Regence MedAdvantage + Rx Primary (PPO) covers diagnostic and radiological services with prior authorization required. Under this plan, diagnostic tests require a $30 copay with no coinsurance, outpatient x-rays incur a $25 copay plus coinsurance, and therapeutic radiology has a 20% coinsurance, while lab services and diagnostic radiology are offered with no copay and no coinsurance.

Home Health Services See details

Regence MedAdvantage + Rx Primary (PPO) covers home health services with no copay and no coinsurance, although prior authorization is required.

Cardiac Rehabilitation Services See details

Regence MedAdvantage + Rx Primary (PPO) covers cardiac rehabilitation services with no copay and no coinsurance, meaning some services are covered; however, standard cardiac, intensive cardiac, pulmonary, and supervised exercise therapy (SET) for PAD rehabilitation services are not covered.

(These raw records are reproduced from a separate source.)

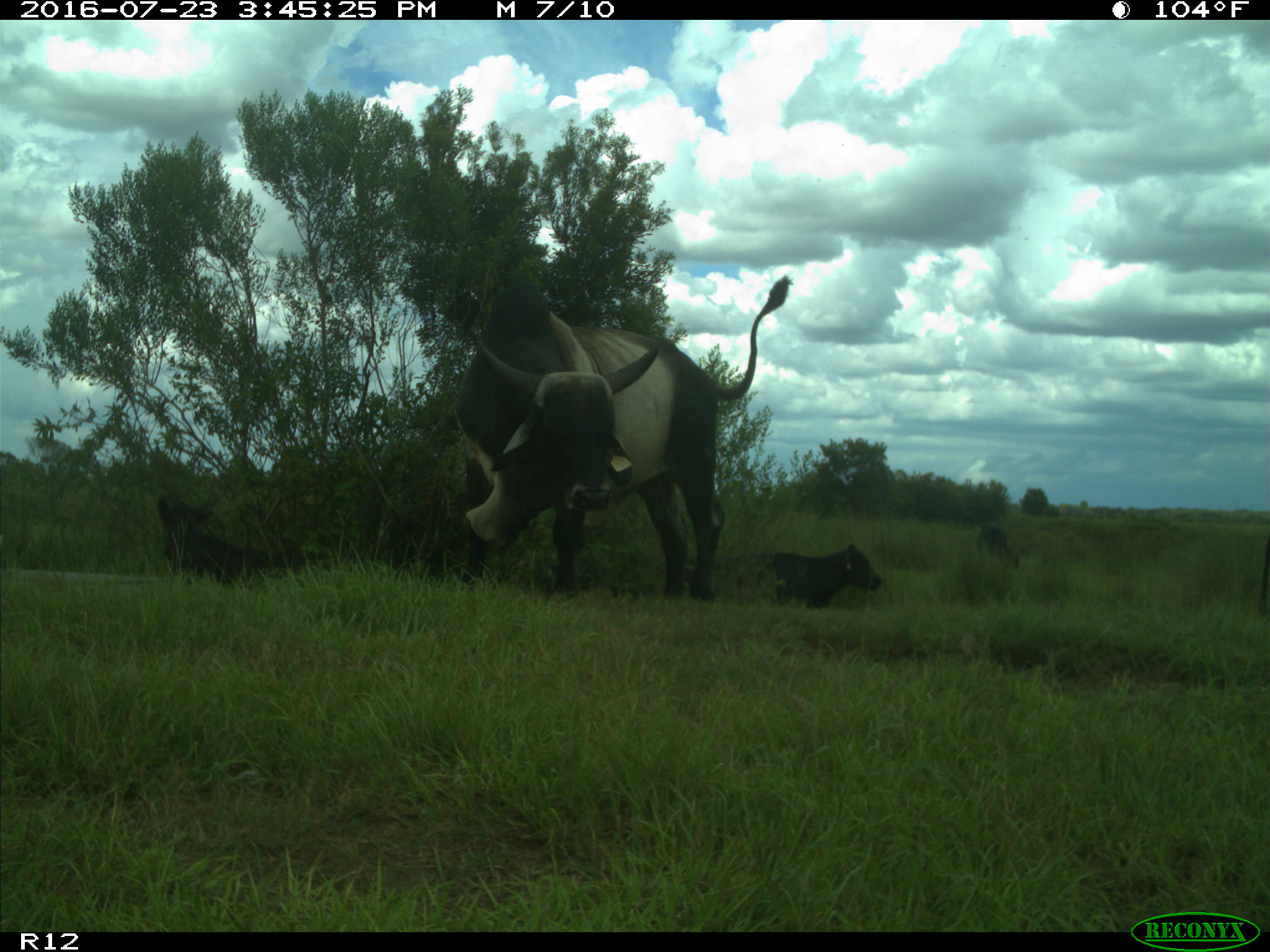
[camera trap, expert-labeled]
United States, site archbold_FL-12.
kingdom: Animalia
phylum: Chordata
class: Mammalia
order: Artiodactyla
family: Bovidae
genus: Bos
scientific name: Bos taurus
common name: domestic cow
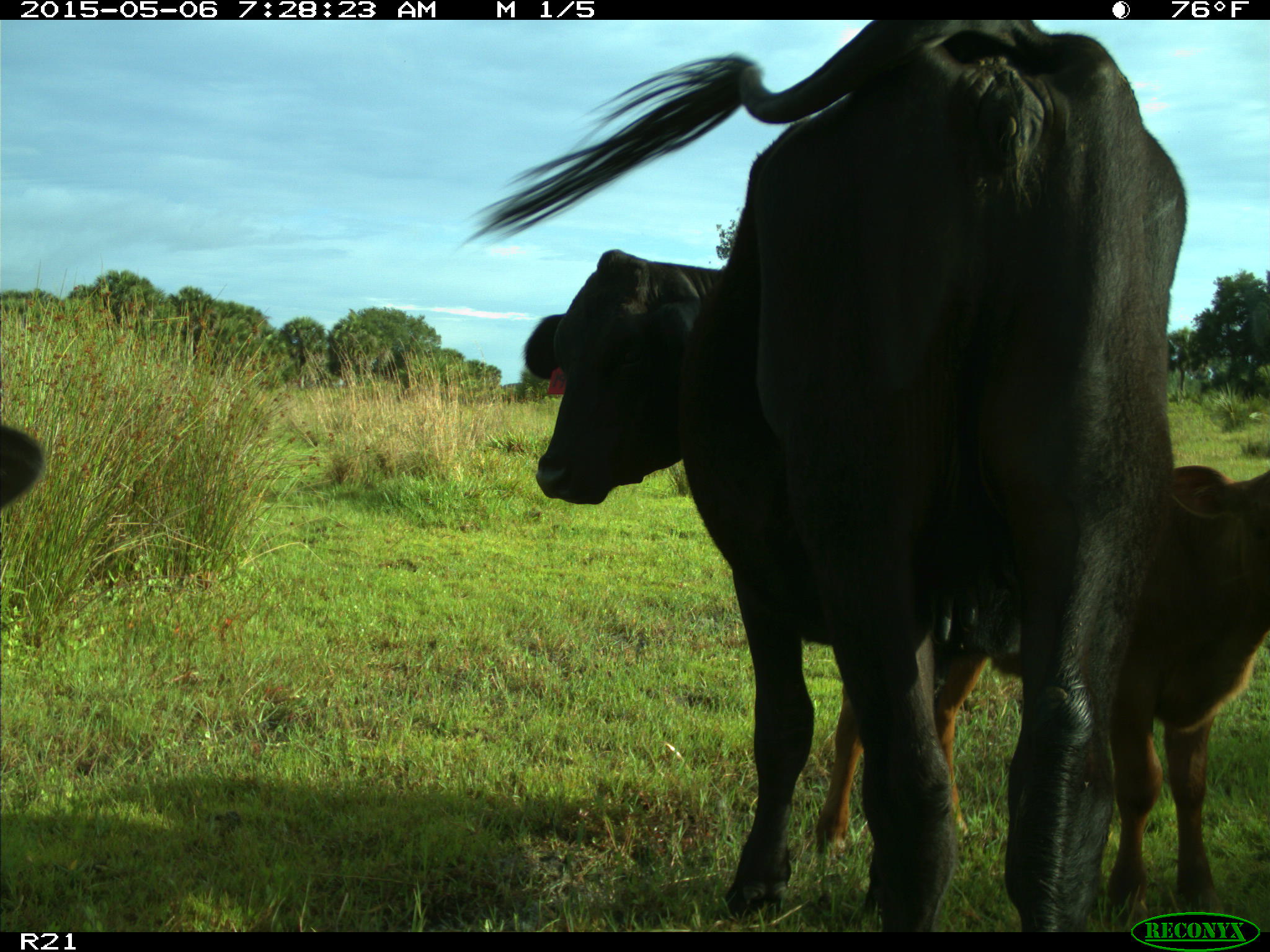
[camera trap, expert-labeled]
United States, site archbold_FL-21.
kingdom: Animalia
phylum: Chordata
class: Mammalia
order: Artiodactyla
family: Bovidae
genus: Bos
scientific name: Bos taurus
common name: domestic cow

Skilled Nursing Facility (SNF) See details

Regence MedAdvantage + Rx Primary (PPO) covers Skilled Nursing Facility (SNF) services with no coinsurance, though prior authorization is required and additional days beyond the 100-day Medicare limit are not covered. You will pay a $10 daily copay for days 1 through 20, a $218 daily copay for days 21 through 50, and no copay for days 51 through 100, with no prior three-day hospital stay required.

Other Services See details

Other Services are not covered under the Regence MedAdvantage + Rx Primary (PPO) plan, as acupuncture, over-the-counter (OTC) items, and meal benefits are all excluded. Since these services are not covered, members are responsible for the full cost of these services and do not have copay or coinsurance options.